S3 as Backup Target

This article describes the approach that TrilioVault has taken to support S3 compatible storage as backup target

Introduction

Since the introduction of Amazon S3, object storage has become the storage of choice for many cloud platforms. Object storage offers very reliable, infinitely scalable storage by utilizing cheap hardware. Object storage has become the storage of choice for archival, backup and disaster recovery, web hosting, documentation, etc.

Impedance mismatch between Object Storage and TrilioVault backup images

  • Unlike NFS or block storage, object storage does not support file system POSIX APIs for accessing objects. Objects need to be accessed in its entirety. Either the object should be read as a whole or modified as a whole.

  • For TrilioVault to implement all its features such as retention policy, forever incremental, snapshot mount and one click restoreit needs to layer POSIX file semantics for objects.

  • Usually backup images tend to be large so if each backup image is created as one object then manipulating backup image requires downloading the entire object and uploading the modified object back to object store. These types of access requires enormous amount of local disk and network bandwidth and does not scale for large deployments.

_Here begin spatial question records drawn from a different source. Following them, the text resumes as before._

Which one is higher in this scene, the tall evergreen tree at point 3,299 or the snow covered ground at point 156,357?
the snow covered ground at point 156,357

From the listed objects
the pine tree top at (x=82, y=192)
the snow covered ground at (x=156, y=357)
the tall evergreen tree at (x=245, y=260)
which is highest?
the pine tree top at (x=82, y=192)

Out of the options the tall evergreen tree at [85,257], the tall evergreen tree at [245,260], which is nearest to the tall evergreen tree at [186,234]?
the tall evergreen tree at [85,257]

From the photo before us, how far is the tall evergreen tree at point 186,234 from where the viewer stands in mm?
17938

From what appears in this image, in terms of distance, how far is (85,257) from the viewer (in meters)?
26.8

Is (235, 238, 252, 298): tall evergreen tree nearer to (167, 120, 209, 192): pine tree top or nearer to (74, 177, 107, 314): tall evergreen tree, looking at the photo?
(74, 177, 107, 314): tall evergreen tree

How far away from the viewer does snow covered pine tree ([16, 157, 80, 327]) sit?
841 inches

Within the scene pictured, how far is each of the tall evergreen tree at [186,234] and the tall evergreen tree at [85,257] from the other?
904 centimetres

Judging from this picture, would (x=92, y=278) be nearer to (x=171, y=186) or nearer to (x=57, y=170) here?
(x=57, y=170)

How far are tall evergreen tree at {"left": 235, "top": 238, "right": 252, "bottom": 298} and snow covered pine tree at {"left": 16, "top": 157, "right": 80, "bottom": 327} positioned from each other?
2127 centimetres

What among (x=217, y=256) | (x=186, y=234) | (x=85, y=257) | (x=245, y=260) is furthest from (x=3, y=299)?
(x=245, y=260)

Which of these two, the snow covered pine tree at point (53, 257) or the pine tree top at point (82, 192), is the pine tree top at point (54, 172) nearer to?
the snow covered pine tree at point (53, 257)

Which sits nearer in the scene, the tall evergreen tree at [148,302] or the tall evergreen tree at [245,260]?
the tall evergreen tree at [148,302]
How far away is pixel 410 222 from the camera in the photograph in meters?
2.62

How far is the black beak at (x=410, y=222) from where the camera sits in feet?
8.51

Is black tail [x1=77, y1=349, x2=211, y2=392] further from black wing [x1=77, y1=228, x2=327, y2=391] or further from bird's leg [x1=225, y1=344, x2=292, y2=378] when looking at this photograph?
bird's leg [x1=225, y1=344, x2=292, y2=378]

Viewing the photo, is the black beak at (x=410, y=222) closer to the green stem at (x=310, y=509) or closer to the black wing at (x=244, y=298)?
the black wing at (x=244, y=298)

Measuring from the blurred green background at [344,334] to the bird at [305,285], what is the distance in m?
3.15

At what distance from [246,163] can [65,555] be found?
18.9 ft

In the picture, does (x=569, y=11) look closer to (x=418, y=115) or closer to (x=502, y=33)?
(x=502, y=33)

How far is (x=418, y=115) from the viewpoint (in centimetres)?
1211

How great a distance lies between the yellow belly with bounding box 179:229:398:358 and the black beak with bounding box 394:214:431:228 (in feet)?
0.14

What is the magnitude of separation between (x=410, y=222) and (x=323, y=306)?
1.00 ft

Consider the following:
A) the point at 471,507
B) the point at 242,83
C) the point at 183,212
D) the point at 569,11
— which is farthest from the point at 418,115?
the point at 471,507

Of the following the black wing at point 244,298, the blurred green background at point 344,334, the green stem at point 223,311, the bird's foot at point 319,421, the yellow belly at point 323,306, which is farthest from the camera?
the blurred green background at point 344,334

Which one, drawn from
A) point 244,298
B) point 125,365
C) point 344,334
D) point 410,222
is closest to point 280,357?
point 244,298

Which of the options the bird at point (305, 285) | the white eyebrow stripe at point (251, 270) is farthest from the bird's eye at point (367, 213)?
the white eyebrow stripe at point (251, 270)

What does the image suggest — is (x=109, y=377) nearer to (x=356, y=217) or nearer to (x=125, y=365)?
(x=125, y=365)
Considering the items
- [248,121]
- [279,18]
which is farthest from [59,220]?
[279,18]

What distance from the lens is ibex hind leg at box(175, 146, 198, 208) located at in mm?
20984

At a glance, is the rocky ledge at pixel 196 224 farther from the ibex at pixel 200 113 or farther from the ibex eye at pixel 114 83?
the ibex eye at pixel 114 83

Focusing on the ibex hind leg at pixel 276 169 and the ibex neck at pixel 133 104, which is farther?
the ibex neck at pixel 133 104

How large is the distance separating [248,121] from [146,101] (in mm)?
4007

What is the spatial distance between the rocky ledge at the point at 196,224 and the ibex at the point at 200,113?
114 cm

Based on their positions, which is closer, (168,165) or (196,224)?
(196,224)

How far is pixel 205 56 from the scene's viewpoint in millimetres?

  • Simple operation such as snapshot mount operation or PV restore operation may require accessing the entire chain of overlay files. Accessing latest captured point-in-time using the appropriate overlay file is easy with NFS types of storage, however for object store it requires to you download all overlay files in the chain and then mapping the top of overlay file as a virtual disk to file manager.

FUSE Plug in for S3 bucket

Filesystem in Userspace (FUSE) is a software interface for Unix and Unix-like computer operating systems that lets non-privileged users create their own file systems without editing kernel code. Any data source can be exposed as a Linux file system using a FUSE plugin.

There are number of implementations of S3 FUSE plugins in the market. All of these implementations download the entire object to the local disk to provide read/write functionality. These implementations do not scale for large backup images.

The TrilioVault FUSE plugin implementation for S3 bucket is inspired by the inode structure of the Linux file system. Each inode structure has essential information of the file including creation time, modified time, access time, size, permissions and list of data blocks.

inode structure of Linux file system

Reading and writing files happen at block level. Let's say if an application were to read/write a file at offset 1056 of length 24 bytes and the block size of the file system is set to 1024, file system reads the second block and either reads or modifies the data at offset 22 byte in the block.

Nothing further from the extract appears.